Excerpted passage below:
Tuesday, November 18, 2008

Life is Supposed To Go On...

...but it doesn't. It stands still, and you go numb, and it makes no sense. It physically hits you like a ton bricks and emotionally it feels like your heart has been torn out. Nothing else matters except for that person crying on your shoulder. As tears fall on my keyboard, there's a lump growing in my throat that hasn't gone away since we received unpleasant news yesterday.

I think it was around minute #8 on the treadmill this morning when I realized that I wasn't sweating. What I felt on my cheeks were tears. I truly believe that strength comes from emotion and fear is controlled through that strength. I've learned that valuable lesson many years ago, and it's made me a better person.

I think it was around 7:10 am that I realized I had just gone through an entire workout without feeling anything. I wasn't into it, I wasn't aware of my surroundings, and the person I saw in the mirror was hurting more and more as the morning went on. I had to leave early, I had to sit in my truck, alone in a parking lot, to let my emotions escape their trap. I thought it would set me free, and I thought it would instantly heal me from the inside out.

But, it doesn't. I need to let the healing begin, I wish it would begin, I can't make it begin, and it doesn't seem fair. I realize that I'm not alone. I've never been alone, and I shouldn't feel like I'm alone. I don't understand Why this happened, and I don't need to understand Why right now. I just need to be there for her. Everything else is a distant 2nd place.

The only priority for me is to take the pain away from her. I want to bear the burden of pain for both of us. I can't stand to look in her eyes and realize that she's going through the same thing as me. I want to save her from it, I want to shield her, I want to carry the weight of the world on my shoulders, and it's impossible for me to reach the realization that I can't do that.

I know deep down, through all the struggles and agony, that all hope is not lost. It can't be taken away from us. We've come too far to give up now. We can't be stopped in our pursuit. We can and will hit bumps along the way and we can handle it once bump at a time. We will add to our family someday, I just can't tell you when, and it doesn't matter when. I want you to realize that we've already found completeness in each other.

The calls and emails continue to pour in for us. Our giant support network of family and friends offer up condolences. "I'm sorry" is the only thing that can be said. I understand that. There are no words that can express how deeply hurtful this experience is. But, we do the best we can, and I want you to know that we are grateful for each and every one of you. We are truly blessed, and I feel lucky to be sharing my life with you.
End of Excerpted passage.
## Your tasks
(a) In the blog post "Life is Supposed To Go On...", list every action the writer says "I want to" do in the paragraph beginning "The only priority for me".
(b) According to the blog post "Life is Supposed To Go On...", at about what time did the writer realize an entire workout had passed without feeling anything?
Material shown below:
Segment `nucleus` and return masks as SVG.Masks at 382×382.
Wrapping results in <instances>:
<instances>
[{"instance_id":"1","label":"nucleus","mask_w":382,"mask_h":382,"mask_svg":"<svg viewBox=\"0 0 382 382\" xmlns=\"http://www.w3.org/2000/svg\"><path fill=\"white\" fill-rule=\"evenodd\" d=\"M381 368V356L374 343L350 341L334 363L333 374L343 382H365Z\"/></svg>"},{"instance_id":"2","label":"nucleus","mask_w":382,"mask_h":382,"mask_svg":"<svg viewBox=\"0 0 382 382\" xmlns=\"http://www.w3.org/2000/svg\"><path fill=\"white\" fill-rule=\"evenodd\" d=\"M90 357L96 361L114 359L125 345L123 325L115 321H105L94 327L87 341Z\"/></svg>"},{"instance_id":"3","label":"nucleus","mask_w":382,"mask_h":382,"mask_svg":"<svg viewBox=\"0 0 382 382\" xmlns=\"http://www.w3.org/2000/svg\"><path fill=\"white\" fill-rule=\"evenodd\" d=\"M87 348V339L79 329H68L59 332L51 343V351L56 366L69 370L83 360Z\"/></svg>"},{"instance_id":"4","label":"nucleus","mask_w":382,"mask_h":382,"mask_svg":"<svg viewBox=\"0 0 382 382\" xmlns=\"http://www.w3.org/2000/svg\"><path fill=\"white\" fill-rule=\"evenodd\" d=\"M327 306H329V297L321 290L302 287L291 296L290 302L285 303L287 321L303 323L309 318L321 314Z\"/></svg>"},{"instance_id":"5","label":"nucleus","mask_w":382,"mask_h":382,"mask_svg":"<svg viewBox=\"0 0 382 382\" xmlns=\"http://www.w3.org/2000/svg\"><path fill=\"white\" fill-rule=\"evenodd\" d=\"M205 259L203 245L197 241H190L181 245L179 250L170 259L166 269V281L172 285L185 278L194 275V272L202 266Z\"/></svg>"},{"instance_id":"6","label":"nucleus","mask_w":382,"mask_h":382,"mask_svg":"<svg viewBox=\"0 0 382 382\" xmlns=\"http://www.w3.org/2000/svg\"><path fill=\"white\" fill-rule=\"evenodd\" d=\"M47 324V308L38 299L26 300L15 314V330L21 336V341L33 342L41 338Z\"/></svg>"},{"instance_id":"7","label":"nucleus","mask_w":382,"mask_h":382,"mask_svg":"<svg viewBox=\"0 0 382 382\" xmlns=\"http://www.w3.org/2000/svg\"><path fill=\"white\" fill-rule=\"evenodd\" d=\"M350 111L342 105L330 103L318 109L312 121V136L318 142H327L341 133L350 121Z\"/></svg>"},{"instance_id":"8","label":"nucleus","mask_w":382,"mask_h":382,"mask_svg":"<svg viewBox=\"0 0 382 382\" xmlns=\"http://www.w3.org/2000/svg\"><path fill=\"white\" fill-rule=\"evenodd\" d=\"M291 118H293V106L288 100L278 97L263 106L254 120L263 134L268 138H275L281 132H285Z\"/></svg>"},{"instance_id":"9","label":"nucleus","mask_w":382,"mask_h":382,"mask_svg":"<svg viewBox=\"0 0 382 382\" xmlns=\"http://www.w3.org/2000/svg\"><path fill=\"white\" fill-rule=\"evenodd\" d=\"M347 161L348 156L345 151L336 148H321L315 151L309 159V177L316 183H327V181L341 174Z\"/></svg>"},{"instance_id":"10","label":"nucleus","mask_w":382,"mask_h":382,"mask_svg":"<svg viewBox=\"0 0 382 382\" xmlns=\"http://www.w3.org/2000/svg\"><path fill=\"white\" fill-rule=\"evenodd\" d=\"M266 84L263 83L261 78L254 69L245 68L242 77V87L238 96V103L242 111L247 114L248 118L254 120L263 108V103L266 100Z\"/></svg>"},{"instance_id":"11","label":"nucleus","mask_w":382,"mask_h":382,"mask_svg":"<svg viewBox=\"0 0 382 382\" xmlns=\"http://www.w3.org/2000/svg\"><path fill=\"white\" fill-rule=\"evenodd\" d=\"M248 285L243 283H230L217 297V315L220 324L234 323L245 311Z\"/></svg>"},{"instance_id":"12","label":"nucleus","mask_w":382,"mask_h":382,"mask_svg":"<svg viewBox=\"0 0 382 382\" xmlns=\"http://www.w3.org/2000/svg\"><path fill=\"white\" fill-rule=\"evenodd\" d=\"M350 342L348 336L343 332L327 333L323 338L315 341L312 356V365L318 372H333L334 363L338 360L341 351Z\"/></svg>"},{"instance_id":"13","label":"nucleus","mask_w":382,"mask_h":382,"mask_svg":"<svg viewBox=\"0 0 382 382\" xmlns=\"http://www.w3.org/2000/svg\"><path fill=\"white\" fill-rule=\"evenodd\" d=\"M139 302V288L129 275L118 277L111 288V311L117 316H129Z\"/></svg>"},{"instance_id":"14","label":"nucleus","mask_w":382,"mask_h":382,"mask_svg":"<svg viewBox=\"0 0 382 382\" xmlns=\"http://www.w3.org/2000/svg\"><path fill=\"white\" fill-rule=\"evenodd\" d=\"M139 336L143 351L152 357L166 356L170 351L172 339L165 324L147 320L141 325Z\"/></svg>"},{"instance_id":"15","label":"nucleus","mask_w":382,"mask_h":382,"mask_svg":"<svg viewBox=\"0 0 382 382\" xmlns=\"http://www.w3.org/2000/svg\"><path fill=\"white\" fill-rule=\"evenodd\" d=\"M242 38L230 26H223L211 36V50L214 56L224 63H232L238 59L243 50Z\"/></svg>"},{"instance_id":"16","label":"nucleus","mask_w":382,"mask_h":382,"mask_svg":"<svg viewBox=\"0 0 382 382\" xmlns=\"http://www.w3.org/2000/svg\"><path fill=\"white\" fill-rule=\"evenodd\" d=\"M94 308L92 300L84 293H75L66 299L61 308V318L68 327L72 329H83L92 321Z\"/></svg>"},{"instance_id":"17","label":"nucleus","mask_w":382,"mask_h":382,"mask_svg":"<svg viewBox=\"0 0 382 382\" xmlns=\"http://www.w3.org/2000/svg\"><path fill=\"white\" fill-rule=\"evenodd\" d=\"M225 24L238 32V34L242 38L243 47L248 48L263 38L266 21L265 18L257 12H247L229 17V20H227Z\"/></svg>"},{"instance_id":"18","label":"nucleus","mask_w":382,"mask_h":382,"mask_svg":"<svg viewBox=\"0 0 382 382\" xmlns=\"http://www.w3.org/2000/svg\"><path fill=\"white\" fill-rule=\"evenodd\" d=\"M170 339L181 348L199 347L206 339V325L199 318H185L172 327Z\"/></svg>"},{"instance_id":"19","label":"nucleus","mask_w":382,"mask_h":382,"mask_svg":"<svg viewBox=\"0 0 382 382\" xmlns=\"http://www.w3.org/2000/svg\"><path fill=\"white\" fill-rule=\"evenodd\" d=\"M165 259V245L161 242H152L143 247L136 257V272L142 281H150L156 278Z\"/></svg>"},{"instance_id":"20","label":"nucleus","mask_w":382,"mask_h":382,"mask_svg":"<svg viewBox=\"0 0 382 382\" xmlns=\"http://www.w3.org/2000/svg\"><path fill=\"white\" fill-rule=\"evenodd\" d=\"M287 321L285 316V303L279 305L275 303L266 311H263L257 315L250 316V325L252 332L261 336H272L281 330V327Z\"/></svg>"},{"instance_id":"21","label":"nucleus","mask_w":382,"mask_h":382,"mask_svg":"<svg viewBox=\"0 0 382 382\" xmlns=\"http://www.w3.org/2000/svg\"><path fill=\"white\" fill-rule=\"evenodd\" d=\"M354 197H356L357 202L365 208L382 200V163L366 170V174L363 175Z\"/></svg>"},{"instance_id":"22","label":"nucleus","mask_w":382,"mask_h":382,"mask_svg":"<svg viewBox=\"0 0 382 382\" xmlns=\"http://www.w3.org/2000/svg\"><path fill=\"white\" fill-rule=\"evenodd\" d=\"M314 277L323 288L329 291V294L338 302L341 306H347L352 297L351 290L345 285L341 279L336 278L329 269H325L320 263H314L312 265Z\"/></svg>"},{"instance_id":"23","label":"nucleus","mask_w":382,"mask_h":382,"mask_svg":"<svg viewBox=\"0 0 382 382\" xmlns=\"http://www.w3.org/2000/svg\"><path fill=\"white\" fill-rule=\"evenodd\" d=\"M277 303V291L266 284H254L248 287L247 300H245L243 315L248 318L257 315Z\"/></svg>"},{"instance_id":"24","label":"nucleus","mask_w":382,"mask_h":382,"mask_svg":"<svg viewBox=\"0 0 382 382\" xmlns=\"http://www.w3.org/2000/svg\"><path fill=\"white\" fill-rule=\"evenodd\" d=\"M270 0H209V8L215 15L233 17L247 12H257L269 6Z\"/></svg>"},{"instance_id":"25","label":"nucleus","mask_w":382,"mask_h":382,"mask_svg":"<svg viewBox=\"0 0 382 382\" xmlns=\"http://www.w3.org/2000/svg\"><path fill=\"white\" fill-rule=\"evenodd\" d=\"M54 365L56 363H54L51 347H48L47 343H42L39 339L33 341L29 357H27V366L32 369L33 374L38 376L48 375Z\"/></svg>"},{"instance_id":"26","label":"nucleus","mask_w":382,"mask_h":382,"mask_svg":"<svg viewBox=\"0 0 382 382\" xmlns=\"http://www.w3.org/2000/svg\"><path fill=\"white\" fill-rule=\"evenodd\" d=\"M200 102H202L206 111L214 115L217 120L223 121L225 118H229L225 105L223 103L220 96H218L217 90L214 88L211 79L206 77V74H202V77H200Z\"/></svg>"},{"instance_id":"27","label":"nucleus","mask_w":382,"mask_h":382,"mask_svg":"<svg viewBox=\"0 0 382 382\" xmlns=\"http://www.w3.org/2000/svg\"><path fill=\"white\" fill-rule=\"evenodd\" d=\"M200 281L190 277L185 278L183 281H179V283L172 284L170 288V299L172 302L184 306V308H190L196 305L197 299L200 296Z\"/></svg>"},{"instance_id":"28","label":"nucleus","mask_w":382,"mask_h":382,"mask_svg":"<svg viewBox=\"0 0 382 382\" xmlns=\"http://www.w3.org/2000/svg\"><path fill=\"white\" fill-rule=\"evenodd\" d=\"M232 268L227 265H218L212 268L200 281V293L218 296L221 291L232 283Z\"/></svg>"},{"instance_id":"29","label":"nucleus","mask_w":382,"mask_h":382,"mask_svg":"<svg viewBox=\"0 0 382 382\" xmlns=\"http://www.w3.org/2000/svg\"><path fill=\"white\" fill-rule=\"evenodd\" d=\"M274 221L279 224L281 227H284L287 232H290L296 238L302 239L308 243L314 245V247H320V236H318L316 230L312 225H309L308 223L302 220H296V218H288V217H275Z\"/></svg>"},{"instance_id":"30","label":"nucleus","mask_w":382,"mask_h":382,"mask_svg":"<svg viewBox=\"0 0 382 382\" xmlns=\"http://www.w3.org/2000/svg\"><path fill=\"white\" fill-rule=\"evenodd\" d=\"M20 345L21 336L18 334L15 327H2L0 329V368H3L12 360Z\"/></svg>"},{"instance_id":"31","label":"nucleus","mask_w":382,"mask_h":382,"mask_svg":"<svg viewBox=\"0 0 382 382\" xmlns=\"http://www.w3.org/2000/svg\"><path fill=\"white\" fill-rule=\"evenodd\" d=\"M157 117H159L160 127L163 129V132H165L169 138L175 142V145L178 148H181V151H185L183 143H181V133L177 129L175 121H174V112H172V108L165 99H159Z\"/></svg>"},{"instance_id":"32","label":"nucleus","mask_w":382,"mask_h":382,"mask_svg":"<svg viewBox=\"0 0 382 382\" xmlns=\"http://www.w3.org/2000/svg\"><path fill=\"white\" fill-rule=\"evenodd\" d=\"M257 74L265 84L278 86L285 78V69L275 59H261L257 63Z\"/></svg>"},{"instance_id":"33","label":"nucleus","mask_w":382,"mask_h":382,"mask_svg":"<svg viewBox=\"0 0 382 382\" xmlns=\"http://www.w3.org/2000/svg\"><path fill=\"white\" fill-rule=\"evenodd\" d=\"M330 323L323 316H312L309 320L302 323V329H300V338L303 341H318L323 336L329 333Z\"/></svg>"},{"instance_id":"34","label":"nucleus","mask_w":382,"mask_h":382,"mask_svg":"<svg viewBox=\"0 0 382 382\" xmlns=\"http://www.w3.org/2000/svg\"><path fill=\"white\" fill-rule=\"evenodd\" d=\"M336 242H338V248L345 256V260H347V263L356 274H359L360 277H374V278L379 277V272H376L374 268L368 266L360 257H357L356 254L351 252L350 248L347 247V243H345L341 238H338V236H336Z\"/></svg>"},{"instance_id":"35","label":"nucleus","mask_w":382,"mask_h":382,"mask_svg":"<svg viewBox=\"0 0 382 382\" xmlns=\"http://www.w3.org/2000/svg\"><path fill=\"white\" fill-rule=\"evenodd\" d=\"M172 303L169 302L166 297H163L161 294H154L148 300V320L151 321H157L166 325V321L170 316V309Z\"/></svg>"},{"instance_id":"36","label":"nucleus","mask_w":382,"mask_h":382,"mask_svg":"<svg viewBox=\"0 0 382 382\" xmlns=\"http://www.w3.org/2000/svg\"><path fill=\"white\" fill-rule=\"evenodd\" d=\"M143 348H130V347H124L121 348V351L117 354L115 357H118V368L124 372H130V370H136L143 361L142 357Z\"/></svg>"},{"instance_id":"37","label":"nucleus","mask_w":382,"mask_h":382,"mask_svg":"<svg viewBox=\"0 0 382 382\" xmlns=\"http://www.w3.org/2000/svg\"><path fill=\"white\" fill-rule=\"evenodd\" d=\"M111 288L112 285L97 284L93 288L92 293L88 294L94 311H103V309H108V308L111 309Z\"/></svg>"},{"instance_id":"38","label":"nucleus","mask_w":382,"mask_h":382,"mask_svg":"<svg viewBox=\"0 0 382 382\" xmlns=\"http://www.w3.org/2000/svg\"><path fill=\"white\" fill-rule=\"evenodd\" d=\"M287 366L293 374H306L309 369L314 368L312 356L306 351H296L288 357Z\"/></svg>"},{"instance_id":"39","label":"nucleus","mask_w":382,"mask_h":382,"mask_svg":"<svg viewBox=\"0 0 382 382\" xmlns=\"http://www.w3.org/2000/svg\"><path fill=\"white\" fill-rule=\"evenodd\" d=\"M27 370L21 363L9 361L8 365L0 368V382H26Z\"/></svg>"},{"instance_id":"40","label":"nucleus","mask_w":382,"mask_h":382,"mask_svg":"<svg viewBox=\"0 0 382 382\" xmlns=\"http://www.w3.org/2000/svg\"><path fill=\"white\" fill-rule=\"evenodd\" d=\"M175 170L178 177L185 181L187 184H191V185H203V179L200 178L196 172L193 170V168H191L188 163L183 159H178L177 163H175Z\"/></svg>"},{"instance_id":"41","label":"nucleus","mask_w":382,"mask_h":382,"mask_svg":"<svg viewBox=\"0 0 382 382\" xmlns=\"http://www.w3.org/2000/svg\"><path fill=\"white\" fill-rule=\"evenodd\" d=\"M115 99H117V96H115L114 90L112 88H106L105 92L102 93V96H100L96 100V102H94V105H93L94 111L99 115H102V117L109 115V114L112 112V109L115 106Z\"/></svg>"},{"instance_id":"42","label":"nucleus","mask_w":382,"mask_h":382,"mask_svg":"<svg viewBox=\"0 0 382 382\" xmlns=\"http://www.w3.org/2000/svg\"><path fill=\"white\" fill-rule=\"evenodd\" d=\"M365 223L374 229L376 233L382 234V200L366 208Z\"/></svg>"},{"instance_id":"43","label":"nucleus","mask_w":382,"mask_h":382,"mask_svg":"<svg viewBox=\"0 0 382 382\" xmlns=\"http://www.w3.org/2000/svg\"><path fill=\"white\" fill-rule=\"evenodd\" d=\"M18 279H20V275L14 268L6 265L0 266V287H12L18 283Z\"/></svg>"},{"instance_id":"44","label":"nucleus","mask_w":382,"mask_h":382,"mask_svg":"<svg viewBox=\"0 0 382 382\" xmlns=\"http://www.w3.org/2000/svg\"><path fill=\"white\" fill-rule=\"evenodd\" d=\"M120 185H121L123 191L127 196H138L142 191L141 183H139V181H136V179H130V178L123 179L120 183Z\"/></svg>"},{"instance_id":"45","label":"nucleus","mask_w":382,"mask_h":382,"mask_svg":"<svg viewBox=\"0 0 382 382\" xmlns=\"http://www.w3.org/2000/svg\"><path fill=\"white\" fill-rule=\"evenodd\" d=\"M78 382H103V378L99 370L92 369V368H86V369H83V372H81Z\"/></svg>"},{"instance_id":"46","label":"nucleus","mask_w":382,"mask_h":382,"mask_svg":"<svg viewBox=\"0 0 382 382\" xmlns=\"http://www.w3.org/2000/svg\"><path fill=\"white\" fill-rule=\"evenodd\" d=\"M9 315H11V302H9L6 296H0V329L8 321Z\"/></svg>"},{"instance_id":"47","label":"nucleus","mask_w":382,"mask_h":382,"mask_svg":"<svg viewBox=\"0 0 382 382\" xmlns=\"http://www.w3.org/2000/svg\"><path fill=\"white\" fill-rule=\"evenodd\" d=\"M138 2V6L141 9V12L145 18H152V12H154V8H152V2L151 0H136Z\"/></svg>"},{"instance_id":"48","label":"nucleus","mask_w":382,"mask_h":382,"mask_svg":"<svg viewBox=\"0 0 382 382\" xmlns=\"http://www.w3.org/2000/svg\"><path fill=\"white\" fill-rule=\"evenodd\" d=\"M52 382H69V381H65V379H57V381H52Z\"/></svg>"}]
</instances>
End of Material shown.
## Exercise responses
(a)
bear the burden of pain for both of us
save her from it
shield her
carry the weight of the world on my shoulders

(b) Around 7:10 am.